You are viewing a plain text version of this content. The canonical link for it is here.
Posted to dev@lucy.apache.org by Marvin Humphrey <ma...@rectangular.com> on 2011/03/03 01:07:56 UTC

[lucy-dev] FieldType Equals() and class membership

Greets,

Lucy is not supposed to let you change field definitions for an index.  If you
supply a Schema with a modified field type to an Indexer and attempt to modify
an existing index, Lucy will throw an exception.  You're allowed a new schema
if the "truncate" flag is supplied to Indexer, but in that case there will be
a hard cutover to the new Schema when Indexer_Commit() completes -- there is
never a situation where the same index hosts distinct segments with
conflicting field definitions.

The enforcement happens here, in core/Lucy/Index/Indexer.c:

            // Make sure than any existing fields which may have been
            // dynamically added during past indexing sessions get added.
            Schema *old_schema = PolyReader_Get_Schema(self->polyreader);
            Schema_Eat(schema, old_schema);

However, there is a weakness the definition checking performed by
Schema_Eat(): it relies upon FType_Equals() to detect conflicts, and
FType_Equals() doesn't enforce class membership.  That means that an
incompatible index definition can overwrite another one.

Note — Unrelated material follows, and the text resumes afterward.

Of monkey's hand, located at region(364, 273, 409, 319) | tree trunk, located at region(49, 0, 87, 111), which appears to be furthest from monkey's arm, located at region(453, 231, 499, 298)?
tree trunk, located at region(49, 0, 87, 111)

This bug was uncovered when we changed an index to use a new FieldType
subclass that spec'd an alternate posting format. (Alternate posting formats
are an undocumented feature of Lucy.) The new index was written successfully,
displacing the old when Indexer_Commit() finished.  An errant process using
the old schema then modified the index, adding a new segment in an
incompatible format and overwriting the new schema with the old.  Once that
update completed, the index was no longer usable, because the incorrect
posting decoder spec'd by the new FieldType was incorrect with the posting
data in all the old segments -- it read a bunch of junk, then finally yielded
a read-past-EOF error.

As a solution, I believe that FieldType's Equals() method should change to
enforce that both "self" and "other" belong to the same class.  We don't care
*which* class, we only care that they be the *same* class.  So long as we
don't require that that class be Lucy::Plan::FieldType itself, the method is
still inheritable and can be invoked via SUPER.

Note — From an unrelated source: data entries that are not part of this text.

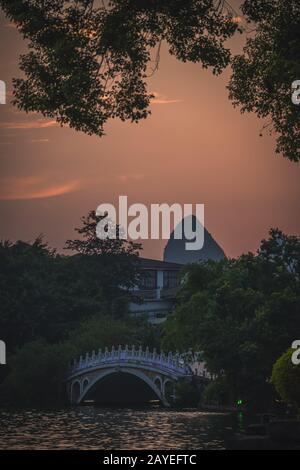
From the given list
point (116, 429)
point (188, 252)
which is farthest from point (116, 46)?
point (188, 252)

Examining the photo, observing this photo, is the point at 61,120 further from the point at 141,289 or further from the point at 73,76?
the point at 141,289

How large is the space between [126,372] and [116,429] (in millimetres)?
24253

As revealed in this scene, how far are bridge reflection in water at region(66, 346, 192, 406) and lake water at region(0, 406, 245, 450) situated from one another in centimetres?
557

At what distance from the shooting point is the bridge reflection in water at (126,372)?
74.3 metres

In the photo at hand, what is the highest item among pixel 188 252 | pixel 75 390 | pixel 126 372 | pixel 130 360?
pixel 188 252

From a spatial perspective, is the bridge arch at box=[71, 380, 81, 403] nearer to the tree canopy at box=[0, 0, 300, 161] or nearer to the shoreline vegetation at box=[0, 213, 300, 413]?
the shoreline vegetation at box=[0, 213, 300, 413]

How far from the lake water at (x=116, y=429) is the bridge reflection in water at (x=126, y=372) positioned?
18.3 feet

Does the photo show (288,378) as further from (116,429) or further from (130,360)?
(130,360)

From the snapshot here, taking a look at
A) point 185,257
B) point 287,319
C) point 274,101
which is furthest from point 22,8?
point 185,257

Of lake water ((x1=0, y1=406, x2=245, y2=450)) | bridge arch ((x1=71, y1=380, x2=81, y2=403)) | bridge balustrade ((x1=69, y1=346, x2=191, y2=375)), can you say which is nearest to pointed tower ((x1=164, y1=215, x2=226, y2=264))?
bridge arch ((x1=71, y1=380, x2=81, y2=403))

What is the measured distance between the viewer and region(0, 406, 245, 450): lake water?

For some classes, e.g. CharBuf, Equals() should emphatically *not* test for
class membership, so that e.g. a CharBuf and a ViewCharBuf with the same
logical content test as equal.  For FieldType, I can't think of a scenario
where having objects which belong to different classes test as equal would be
desirable.

Patch below.

Marvin Humphrey


Index: ../core/Lucy/Plan/FieldType.c
===================================================================
--- ../core/Lucy/Plan/FieldType.c   (revision 1075667)
+++ ../core/Lucy/Plan/FieldType.c   (working copy)
@@ -87,6 +87,7 @@
 {
     FieldType *evil_twin = (FieldType*)other;
     if (evil_twin == self) return true;
+    if (FType_Get_VTable(self) != FType_Get_VTable(evil_twin)) return false;
     if (self->boost != evil_twin->boost) return false;
     if (!!self->indexed    != !!evil_twin->indexed)    return false;
     if (!!self->stored     != !!evil_twin->stored)     return false;


Re: [lucy-dev] FieldType Equals() and class membership

Posted by Nathan Kurz <na...@verse.com>.
On Wed, Mar 2, 2011 at 5:18 PM, Marvin Humphrey <ma...@rectangular.com> wrote:
>> My only thought would be that it might be better not to mentally overload
>> the name Equals.
>
> We use Equals() and Hash_Sum() the way that several other object systems do:
> objects for which Equals() returns true must produce identical values for
> Hash_Sum().  This allows us to use many different kinds of objects as hash
> keys.

I agree that is is common practice.  I was questioning, though,
whether it was best practice.  But when it comes to OO techniques,
it's hard for me to tell whether I'm a canary in the coal mine or just
a mad dog barking at the moon.  I felt I should bring it up, but I'll
trust your instinct.

>> While I'm nitpicking, is the '!!' really necessary there?  I'm not
>> sure how these fields are being used, but is it certain that one
>> always wants to consider things the same if these have different
>> values?
>
> Those members you're referring to have boolean values.
>
>    if (!!self->indexed    != !!evil_twin->indexed)    return false;
>
> Since C doesn't provide a boolean type with values restricted to true and
> false, using !! provides an extra level of safety, insulating this method from
> a glitch elsewhere in the code.  Whether that's appropriate caution or
> paranoia is a matter for debate.  :)

I understand what it does, but wondered if it was being
_insufficiently_ paranoid.  Hypothetically, who knows why, but someone
might try:

#define INDEXED_BASIC 1
#define INDEXED_EXTRA 2
BasicType->indexed = INDEXED_BASIC;
ExtraType->indexed = INDEXED_EXTRA;

What should FieldType_Equals() return?  If one was being fully
paranoid, one might conclude that if the values are anything other
than numerically (not logically) equal, that it's always safer to
return false rather than taking any risk of corrupting the index.
Currently, the 'error' is silently 'fixed'.  I was wondering if this
is really a good thing.  I'd personally probably do it numerically and
might even add an ASSERT(indexed == !!index) somewhere, but I can get
a little ASSERT happy at times.

Nathan Kurz
nate@verse.com

Re: [lucy-dev] FieldType Equals() and class membership

Posted by Marvin Humphrey <ma...@rectangular.com>.
On Wed, Mar 02, 2011 at 04:40:45PM -0800, Nathan Kurz wrote:
> On Wed, Mar 2, 2011 at 4:07 PM, Marvin Humphrey <ma...@rectangular.com> wrote:
> > For some classes, e.g. CharBuf, Equals() should emphatically *not* test for
> > class membership, so that e.g. a CharBuf and a ViewCharBuf with the same
> > logical content test as equal.  For FieldType, I can't think of a scenario
> > where having objects which belong to different classes test as equal would be
> > desirable.
> 
> All sounds reasonable and like good changes.  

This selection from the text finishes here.